◆ Task to carry out ◆
Could you reproduce, word for word, everything below from the line containing "The Berenstain Bears" down to the line containing "Feladatok V. A", with both of those lines included and no others?

◆ Material shown ◆
::::::
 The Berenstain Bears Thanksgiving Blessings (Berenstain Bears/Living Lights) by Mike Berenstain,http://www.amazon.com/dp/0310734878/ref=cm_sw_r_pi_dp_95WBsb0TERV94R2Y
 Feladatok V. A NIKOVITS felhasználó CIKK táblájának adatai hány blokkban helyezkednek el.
::::::
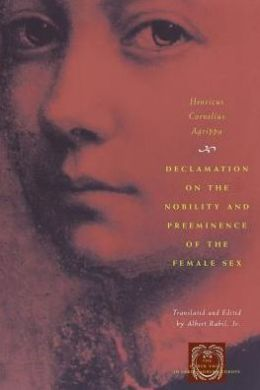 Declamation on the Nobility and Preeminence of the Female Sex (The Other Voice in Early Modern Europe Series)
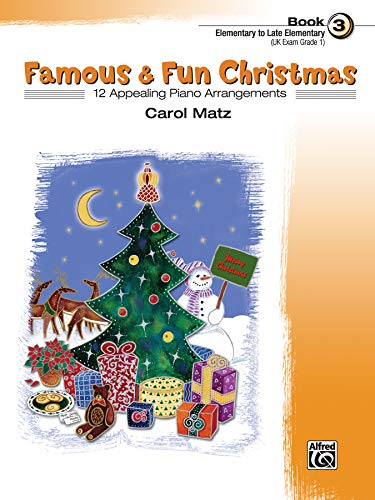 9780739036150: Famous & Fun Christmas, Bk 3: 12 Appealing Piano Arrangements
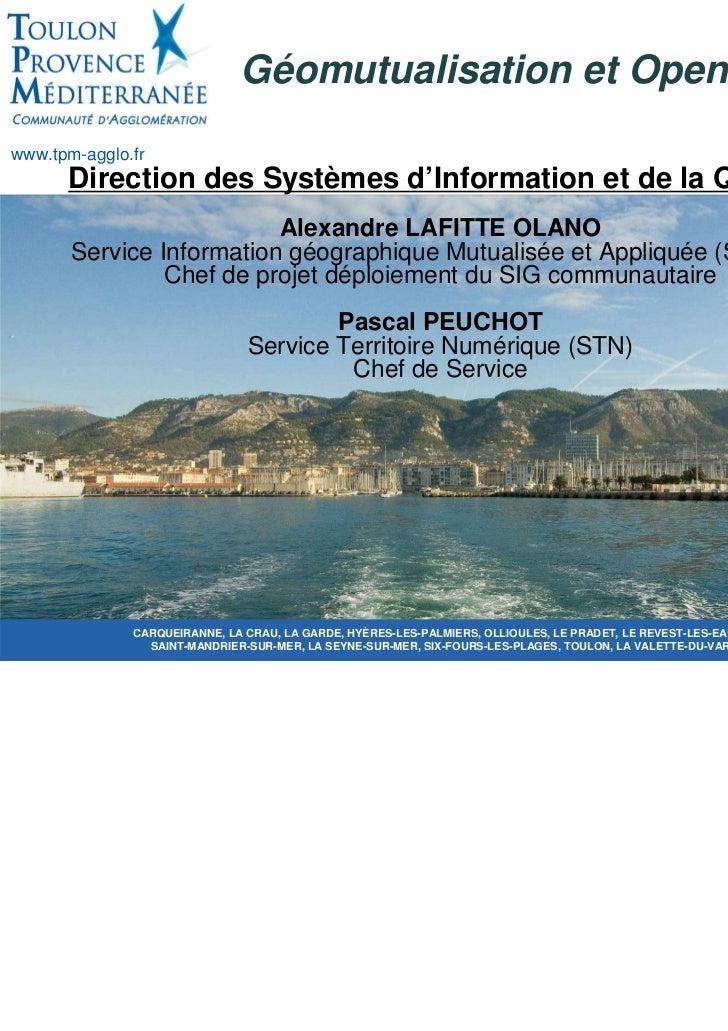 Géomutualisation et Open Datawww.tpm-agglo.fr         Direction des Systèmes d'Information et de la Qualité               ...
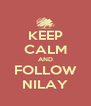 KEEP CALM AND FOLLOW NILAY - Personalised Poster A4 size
::::::
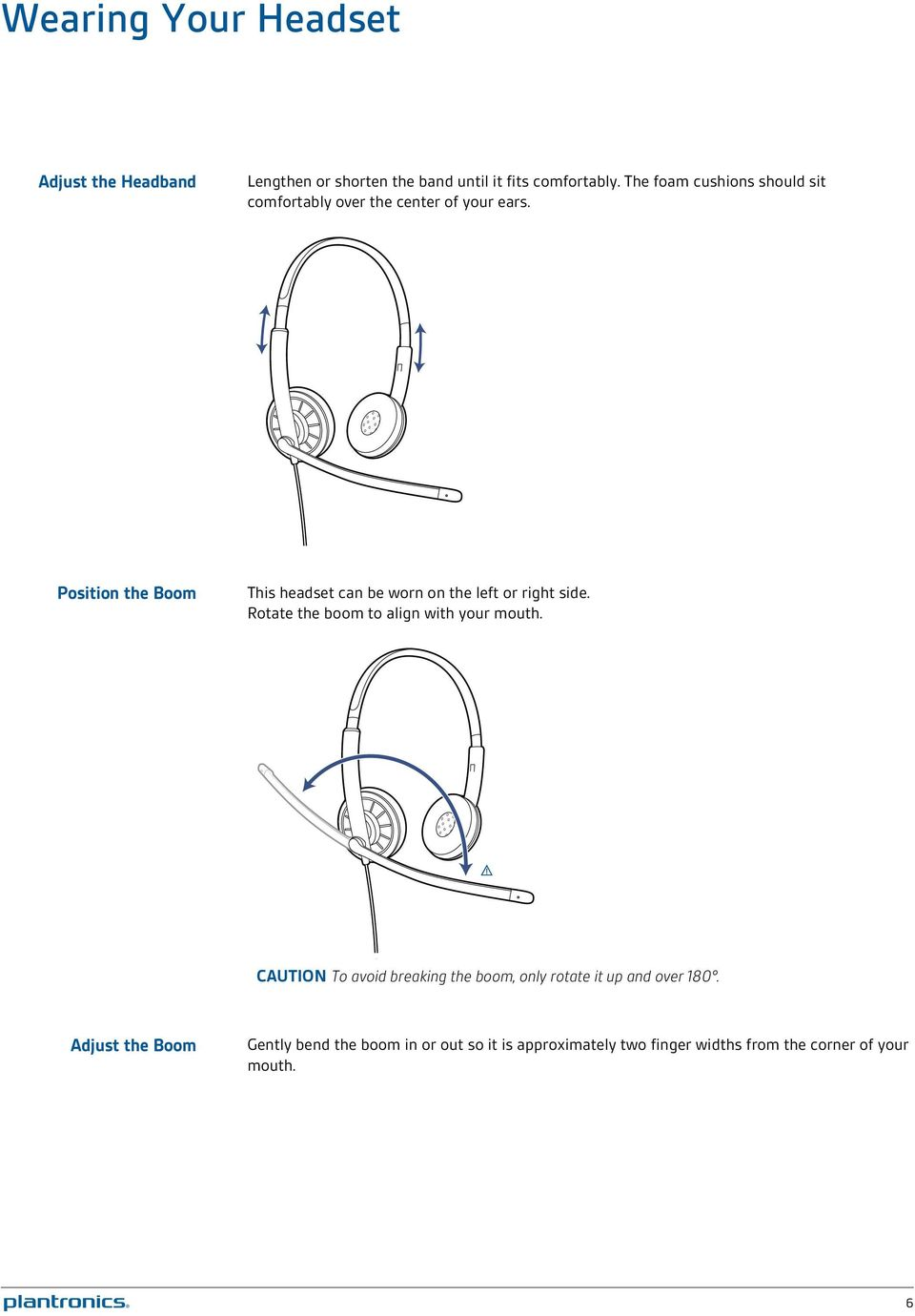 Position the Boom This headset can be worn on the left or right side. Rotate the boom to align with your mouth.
::::::
◆ Your response ◆
 The Berenstain Bears Thanksgiving Blessings (Berenstain Bears/Living Lights) by Mike Berenstain,http://www.amazon.com/dp/0310734878/ref=cm_sw_r_pi_dp_95WBsb0TERV94R2Y
 Feladatok V. A NIKOVITS felhasználó CIKK táblájának adatai hány blokkban helyezkednek el.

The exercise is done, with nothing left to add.